[ISN] BlackBerry ban for French cabinet

From: InfoSec News (alerts@private)
Date: Tue Jun 19 2007 - 22:11:51 PDT


http://www.ft.com/cms/s/dde45086-1e97-11dc-bc22-000b5df10621.html

By Mark Solomons in Paris
June 19 2007 

Members of the new French cabinet have been told to stop using their 
BlackBerries because of fears that the US could intercept state secrets.

The SGDN, which is responsible for national security, has banned the use 
of the personal data assistants by anyone in the presidents or prime 
ministers offices on the basis of a very real risk of interception by 
third parties.

The ban has been prompted by SGDN concerns that the BlackBerry system is 
based on servers located in the US and the UK, and that highly sensitive 
strategic information being passed between French ministers could fall 
into foreign hands.

A confidential study carried out two years ago by Alain Juillet, the 
civil servant in charge of economic intelligence, found that the 
BlackBerry posed a data security problem.

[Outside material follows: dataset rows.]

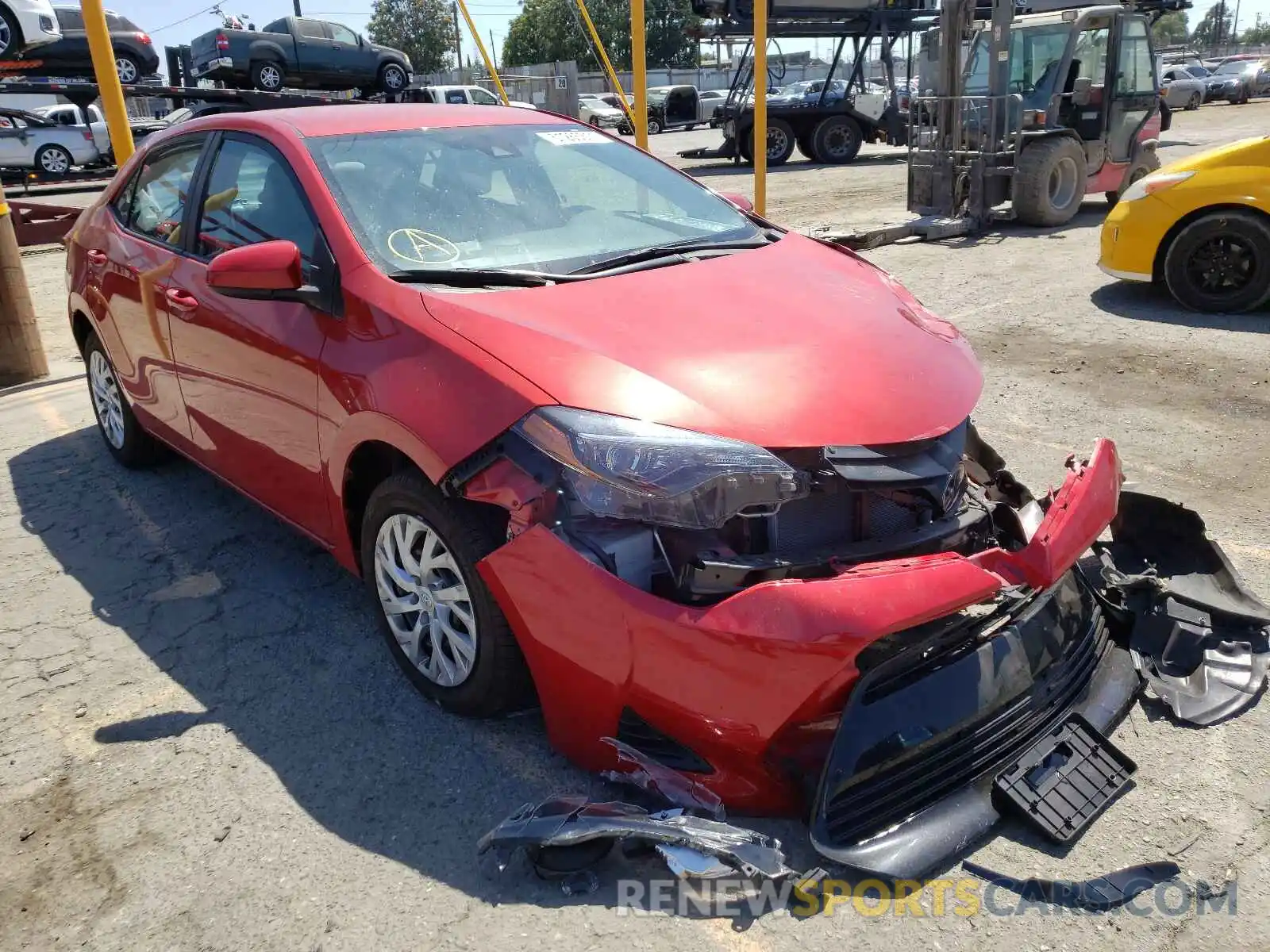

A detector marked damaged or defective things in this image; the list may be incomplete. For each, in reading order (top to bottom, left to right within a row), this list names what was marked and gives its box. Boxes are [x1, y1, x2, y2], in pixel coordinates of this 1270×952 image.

crumpled hood [422, 236, 978, 447]
damaged headlight [514, 406, 803, 533]
front end damage [451, 419, 1264, 882]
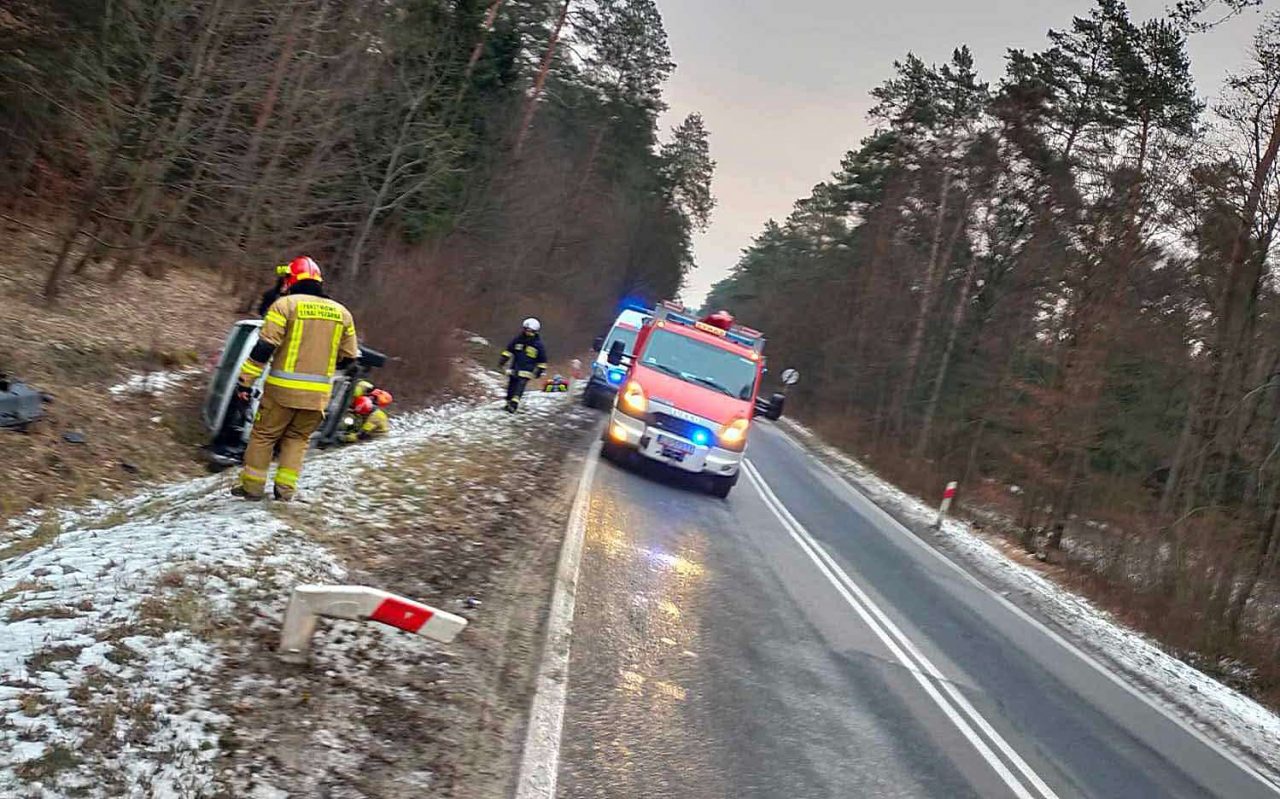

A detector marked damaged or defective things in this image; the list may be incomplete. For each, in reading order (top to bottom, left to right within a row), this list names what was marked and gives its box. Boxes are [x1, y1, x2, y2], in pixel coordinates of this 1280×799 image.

overturned vehicle [201, 320, 384, 468]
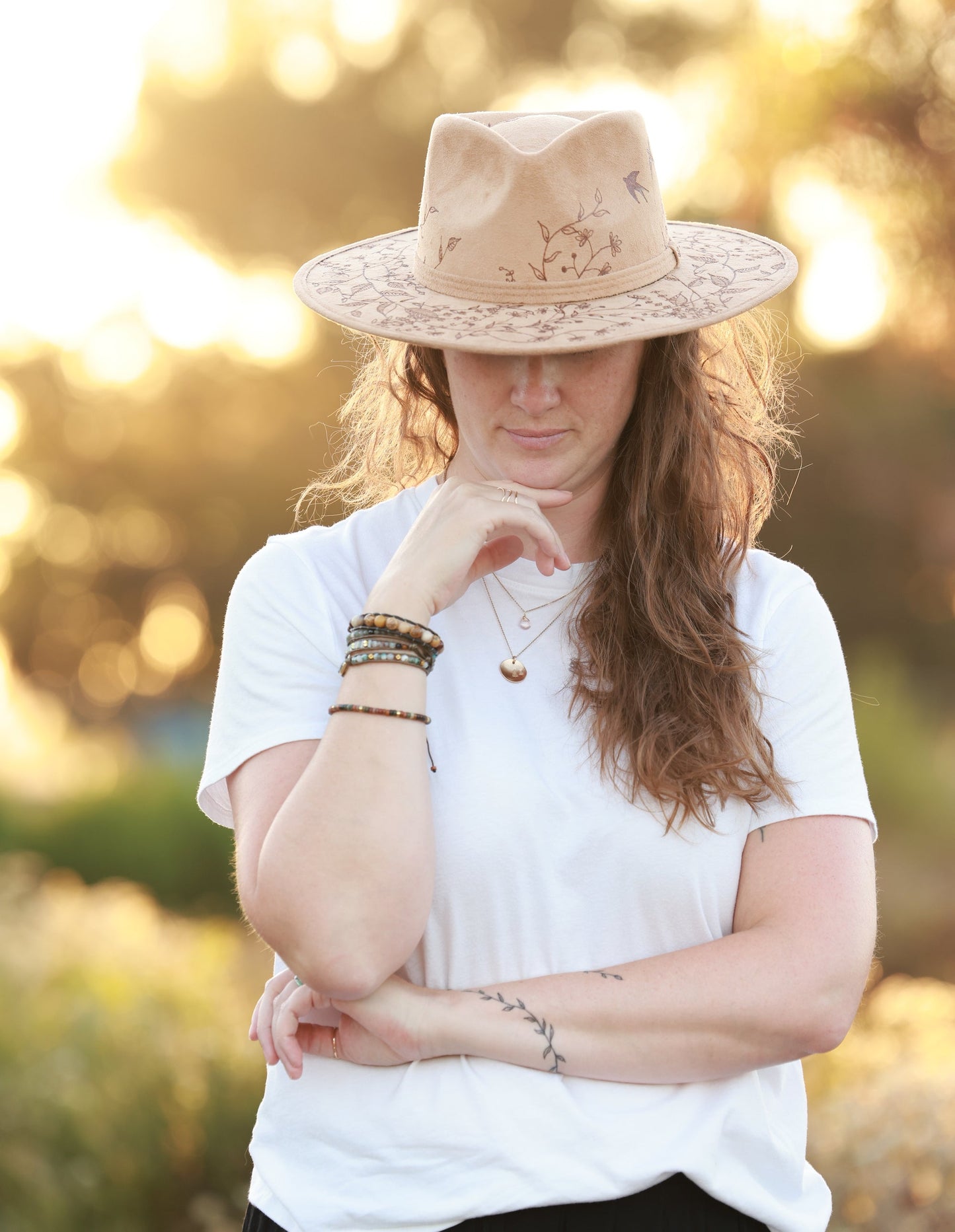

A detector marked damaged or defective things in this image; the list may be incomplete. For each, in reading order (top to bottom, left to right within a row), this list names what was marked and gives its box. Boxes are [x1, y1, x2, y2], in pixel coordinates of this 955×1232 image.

floral burned design on brim [294, 217, 803, 349]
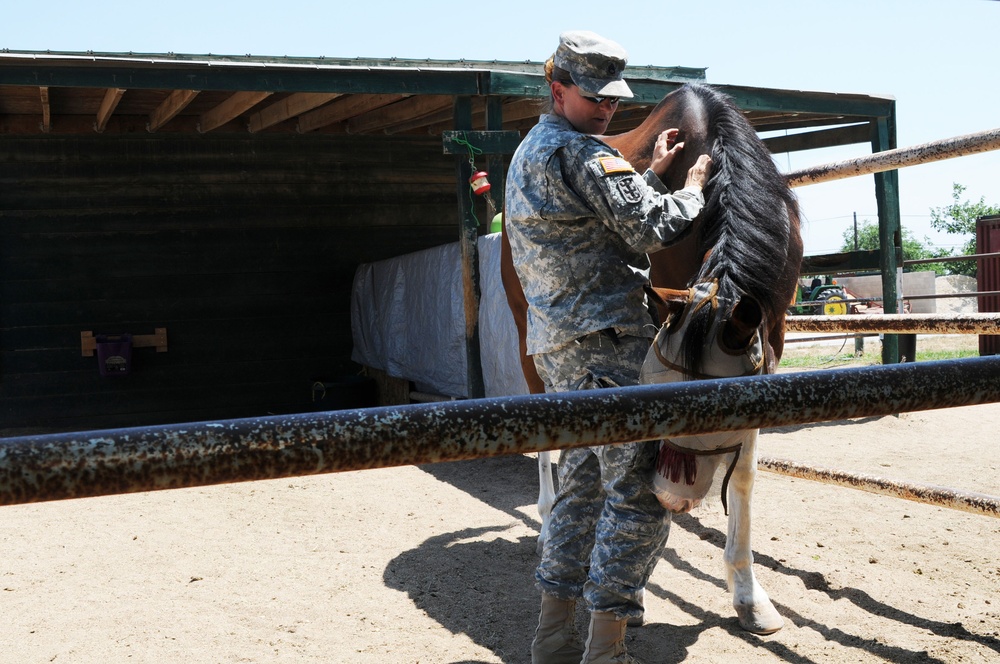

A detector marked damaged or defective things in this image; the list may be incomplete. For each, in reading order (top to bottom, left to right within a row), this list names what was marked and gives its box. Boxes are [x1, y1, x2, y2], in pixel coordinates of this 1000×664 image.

rusty metal railing [0, 358, 996, 508]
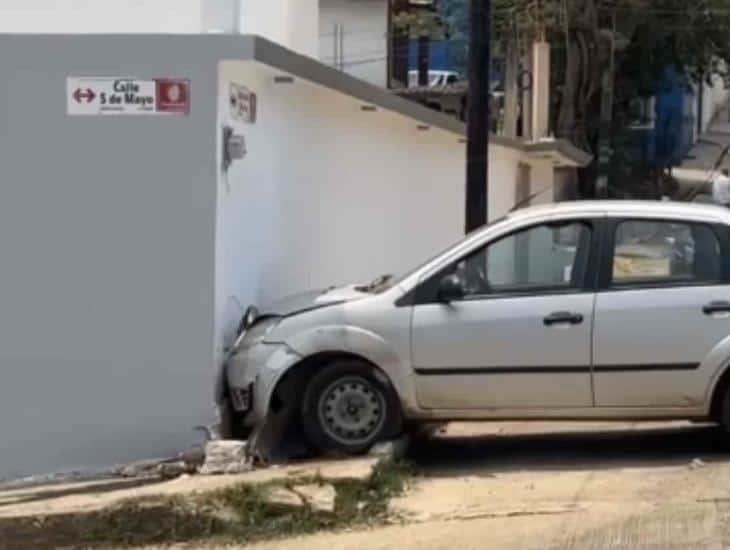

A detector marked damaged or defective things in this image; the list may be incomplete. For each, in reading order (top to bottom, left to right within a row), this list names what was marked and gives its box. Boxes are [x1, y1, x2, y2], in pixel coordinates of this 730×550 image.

crumpled hood [258, 286, 366, 316]
crashed car [222, 203, 730, 458]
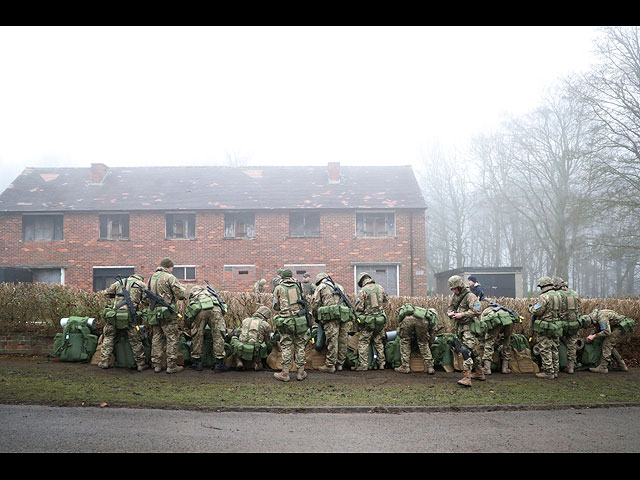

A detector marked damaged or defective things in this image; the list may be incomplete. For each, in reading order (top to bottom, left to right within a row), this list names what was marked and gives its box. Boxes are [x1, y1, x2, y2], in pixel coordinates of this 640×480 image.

damaged window [22, 215, 63, 242]
damaged window [98, 214, 129, 240]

Mr Juillet noted that US bankers would prove their bona fides in 
meetings by first placing their BlackBerries on the table and removing 
the batteries.

Although the foreign ministry is thought to have long taken heed of an 
earlier ban on the use of BlackBerries, members of other government 
departments are said to have been still secretly using the devices.

President Nicolas Sarkozy is often seen with a mobile phone clamped to 
his ear and was engrossed in calls for much of his election day victory 
parade in Paris.

But Mr Sarkozy and his cabinet colleagues face limits on their embrace 
of the digital age. Ministers have complained that the SGDN went ahead 
with the ban but has still to provide advice on alternative options. 
They dont seem to operate in the same time frame as us, complained one.

The BlackBerry has become the favoured communications accessory of 
bankers, journalists and others, but the government is following an 
example set by the French private sector. Total, the oil company, has 
never allowed its staff to use the BlackBerry, also for security reasons 
according to the company. There are plenty of other perfectly good PDAs, 
Total said.

Le Monde, which first reported the ban on Tuesday, said officials feared 
messages could be intercepted by US agencies such as the National 
Security Agency because they ran through servers in the US and Britain.

It quoted Alain Juillet, an official in charge of economic intelligence 
issues as saying that the Blackberry poses a problem of data security.